Stored items:

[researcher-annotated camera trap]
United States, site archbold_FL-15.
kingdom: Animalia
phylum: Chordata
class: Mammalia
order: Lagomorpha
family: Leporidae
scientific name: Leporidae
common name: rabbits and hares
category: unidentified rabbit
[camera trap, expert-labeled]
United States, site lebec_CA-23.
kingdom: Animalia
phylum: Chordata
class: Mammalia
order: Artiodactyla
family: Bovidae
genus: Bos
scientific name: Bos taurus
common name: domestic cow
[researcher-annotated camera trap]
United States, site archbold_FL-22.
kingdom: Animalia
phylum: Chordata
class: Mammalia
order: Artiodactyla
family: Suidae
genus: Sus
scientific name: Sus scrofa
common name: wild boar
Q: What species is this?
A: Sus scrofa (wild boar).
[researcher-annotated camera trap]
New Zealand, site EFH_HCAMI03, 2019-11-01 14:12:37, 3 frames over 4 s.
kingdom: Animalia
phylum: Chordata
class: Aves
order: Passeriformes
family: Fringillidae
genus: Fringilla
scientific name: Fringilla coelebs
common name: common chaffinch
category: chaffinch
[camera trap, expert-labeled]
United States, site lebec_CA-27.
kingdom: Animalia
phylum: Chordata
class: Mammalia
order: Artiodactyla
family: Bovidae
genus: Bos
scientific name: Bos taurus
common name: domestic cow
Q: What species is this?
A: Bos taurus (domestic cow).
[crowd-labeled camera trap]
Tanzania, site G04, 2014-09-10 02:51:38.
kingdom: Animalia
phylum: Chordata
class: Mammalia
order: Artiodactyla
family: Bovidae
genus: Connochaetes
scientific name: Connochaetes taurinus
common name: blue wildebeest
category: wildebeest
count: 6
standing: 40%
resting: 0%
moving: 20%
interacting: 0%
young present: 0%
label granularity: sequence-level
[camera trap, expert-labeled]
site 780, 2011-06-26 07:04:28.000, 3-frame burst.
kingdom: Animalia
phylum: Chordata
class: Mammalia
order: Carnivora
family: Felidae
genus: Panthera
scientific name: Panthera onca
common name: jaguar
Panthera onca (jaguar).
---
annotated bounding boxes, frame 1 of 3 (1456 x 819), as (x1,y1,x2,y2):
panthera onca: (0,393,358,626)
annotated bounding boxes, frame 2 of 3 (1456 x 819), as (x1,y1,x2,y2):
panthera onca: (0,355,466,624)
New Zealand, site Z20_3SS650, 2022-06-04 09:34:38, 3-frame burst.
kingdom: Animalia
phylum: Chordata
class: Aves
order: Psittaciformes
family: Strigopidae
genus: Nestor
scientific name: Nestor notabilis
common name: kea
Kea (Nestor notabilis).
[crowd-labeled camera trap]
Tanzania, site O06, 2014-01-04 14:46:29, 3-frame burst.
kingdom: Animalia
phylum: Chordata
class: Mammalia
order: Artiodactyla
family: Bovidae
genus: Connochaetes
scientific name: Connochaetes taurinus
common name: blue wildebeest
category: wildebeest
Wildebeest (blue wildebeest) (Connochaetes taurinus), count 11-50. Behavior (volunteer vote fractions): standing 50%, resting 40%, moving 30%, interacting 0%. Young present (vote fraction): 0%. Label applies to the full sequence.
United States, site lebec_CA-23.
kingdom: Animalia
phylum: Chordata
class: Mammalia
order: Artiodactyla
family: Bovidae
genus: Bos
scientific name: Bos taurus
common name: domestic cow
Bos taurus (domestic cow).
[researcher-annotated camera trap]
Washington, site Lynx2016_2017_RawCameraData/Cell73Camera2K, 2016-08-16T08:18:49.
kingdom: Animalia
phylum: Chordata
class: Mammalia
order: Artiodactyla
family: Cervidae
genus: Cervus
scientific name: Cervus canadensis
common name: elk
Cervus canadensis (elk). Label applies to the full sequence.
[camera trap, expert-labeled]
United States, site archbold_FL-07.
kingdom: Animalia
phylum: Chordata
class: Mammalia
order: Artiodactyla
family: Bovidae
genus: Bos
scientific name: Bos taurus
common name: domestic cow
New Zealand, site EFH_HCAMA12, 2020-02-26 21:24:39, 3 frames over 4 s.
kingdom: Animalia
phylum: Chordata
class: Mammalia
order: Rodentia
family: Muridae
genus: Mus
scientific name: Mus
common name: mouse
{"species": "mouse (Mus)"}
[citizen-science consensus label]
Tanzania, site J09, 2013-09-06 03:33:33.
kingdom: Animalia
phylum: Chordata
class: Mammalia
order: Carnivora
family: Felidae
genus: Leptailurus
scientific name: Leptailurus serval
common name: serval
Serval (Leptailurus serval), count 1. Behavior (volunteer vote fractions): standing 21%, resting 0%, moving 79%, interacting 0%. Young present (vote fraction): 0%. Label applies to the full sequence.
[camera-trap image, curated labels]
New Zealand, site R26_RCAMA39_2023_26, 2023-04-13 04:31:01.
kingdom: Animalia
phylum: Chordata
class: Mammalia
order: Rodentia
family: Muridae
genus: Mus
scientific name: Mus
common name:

(WHAT IS EXPECTED) Find the number of lines above that hold the word "States", then write that number by itself.

(RESPONSE AREA) 6